Reproduce everything from the beginning of the rows down to and including the line containing "<instances>", keeping every character unchanged.
————————
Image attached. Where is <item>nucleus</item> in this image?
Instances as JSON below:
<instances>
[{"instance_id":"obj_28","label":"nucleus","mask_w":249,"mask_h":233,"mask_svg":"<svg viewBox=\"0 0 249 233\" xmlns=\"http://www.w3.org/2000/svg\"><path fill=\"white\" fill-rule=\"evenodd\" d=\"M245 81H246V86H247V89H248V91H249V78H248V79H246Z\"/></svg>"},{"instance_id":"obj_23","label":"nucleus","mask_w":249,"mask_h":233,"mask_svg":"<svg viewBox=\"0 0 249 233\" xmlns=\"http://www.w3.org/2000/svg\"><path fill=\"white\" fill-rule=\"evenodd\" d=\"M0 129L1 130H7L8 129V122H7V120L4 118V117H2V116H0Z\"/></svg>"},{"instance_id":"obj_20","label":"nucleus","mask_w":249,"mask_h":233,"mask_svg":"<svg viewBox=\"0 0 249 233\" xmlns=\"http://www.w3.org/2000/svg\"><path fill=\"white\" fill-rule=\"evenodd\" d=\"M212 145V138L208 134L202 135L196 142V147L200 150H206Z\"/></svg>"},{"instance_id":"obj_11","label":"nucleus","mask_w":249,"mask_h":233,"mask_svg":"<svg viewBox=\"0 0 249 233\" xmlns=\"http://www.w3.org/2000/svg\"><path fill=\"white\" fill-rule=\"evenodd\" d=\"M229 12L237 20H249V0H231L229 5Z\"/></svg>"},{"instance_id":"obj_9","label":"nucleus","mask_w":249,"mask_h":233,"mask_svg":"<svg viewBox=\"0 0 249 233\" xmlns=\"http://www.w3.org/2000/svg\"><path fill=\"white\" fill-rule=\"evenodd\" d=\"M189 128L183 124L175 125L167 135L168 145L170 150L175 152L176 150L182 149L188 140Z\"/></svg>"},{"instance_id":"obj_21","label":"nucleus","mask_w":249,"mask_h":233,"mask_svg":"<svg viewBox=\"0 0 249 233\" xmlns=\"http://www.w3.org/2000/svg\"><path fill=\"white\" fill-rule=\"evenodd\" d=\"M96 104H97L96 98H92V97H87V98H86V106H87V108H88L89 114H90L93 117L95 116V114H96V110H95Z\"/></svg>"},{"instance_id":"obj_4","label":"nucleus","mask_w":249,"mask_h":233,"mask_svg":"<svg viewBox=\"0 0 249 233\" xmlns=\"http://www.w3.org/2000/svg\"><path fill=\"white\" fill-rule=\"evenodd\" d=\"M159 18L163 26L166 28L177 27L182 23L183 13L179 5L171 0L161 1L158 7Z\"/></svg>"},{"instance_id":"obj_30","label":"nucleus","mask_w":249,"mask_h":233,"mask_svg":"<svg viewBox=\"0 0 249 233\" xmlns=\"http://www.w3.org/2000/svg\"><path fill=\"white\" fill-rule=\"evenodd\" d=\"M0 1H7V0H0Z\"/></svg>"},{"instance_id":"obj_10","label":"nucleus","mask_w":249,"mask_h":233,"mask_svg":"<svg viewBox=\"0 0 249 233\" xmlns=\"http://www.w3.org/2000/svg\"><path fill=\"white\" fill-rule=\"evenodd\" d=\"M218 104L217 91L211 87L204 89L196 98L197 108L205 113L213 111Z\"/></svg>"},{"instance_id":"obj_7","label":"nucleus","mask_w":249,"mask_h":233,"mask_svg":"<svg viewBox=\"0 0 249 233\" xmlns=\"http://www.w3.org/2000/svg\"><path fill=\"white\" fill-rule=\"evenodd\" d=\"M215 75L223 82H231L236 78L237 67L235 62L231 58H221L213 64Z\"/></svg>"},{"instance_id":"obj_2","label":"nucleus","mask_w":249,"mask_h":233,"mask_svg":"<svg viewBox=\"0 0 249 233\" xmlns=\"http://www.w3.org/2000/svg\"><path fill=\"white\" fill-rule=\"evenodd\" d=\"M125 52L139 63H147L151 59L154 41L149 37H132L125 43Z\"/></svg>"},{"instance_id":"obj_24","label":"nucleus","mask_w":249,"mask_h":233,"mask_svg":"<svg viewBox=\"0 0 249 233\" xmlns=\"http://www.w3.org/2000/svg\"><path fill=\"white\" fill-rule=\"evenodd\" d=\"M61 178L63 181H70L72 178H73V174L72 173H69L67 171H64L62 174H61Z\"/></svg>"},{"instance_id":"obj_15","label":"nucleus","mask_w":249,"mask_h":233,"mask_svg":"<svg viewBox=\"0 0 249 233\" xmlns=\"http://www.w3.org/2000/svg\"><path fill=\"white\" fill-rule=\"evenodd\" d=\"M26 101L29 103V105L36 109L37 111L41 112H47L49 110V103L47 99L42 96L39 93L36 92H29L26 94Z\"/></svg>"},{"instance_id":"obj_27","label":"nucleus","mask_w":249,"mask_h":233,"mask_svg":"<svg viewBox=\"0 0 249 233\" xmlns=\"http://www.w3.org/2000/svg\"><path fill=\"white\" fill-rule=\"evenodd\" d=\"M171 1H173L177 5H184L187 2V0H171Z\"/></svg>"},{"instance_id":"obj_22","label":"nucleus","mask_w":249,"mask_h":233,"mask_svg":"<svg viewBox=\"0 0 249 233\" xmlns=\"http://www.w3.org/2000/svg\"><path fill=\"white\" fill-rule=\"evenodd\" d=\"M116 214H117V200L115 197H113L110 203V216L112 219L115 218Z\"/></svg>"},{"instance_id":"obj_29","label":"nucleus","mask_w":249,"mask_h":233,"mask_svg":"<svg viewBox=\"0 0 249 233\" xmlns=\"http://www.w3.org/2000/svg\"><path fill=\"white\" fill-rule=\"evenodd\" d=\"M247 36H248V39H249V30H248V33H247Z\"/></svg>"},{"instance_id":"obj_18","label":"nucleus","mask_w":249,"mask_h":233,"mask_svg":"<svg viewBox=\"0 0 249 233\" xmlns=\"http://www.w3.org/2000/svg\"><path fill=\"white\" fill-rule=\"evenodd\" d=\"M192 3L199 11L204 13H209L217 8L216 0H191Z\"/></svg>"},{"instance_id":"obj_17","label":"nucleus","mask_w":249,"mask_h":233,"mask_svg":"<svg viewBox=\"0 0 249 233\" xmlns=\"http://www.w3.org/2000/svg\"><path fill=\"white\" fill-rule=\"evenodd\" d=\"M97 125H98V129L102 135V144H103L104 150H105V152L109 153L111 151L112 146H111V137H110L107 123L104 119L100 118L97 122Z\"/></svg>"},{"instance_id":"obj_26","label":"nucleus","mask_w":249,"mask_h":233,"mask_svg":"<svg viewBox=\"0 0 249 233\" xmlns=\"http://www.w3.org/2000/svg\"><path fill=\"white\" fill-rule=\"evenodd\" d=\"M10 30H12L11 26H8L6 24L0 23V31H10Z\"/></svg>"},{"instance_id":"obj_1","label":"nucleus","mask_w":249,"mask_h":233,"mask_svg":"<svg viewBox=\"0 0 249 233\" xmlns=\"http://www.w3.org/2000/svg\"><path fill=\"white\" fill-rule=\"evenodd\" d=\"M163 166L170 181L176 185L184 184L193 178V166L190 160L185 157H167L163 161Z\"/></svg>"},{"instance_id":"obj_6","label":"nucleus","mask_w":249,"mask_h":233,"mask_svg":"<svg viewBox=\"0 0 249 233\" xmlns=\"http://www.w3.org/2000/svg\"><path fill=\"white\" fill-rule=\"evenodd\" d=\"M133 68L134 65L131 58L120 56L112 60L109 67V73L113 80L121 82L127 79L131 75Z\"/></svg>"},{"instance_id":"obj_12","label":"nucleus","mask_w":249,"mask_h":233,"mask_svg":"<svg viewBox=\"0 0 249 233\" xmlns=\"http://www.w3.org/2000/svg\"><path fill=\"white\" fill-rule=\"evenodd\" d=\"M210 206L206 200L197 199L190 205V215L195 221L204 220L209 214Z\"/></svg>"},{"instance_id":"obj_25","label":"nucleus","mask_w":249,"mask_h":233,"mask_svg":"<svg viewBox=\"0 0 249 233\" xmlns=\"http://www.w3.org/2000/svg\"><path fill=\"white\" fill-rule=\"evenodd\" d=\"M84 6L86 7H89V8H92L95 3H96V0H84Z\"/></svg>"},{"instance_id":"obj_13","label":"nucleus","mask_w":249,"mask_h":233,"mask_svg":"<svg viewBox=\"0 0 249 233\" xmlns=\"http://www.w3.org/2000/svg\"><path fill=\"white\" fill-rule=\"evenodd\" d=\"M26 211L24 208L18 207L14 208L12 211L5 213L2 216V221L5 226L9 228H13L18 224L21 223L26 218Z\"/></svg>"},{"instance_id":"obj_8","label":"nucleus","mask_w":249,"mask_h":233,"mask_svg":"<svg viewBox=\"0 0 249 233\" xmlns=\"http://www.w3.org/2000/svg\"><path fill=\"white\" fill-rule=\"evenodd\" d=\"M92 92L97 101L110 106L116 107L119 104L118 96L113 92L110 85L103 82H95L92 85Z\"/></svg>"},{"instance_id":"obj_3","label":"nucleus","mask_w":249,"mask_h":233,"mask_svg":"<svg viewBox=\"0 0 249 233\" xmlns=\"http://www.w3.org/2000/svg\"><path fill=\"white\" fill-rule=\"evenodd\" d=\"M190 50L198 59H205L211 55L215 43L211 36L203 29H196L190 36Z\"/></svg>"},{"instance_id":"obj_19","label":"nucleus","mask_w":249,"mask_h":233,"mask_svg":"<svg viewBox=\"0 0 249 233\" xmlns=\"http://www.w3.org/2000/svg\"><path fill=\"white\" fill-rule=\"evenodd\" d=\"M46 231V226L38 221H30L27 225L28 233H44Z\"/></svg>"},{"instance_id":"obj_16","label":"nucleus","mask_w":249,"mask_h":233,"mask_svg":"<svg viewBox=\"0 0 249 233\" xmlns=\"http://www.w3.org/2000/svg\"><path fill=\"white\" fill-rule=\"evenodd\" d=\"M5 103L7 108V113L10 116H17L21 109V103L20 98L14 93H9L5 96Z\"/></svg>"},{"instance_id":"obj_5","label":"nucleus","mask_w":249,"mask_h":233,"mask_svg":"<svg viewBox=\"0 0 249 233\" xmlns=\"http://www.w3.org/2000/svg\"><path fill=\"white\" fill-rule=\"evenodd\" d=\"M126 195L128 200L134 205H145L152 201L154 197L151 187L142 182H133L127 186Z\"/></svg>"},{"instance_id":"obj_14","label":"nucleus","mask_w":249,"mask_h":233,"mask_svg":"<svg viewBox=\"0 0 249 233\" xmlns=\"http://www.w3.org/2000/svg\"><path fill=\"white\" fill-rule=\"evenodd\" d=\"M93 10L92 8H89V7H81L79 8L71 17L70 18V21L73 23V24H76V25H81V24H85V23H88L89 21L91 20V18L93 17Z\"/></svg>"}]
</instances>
————————
■ Result:
Image attached. Where is <item>nucleus</item> in this image?
Instances as JSON below:
<instances>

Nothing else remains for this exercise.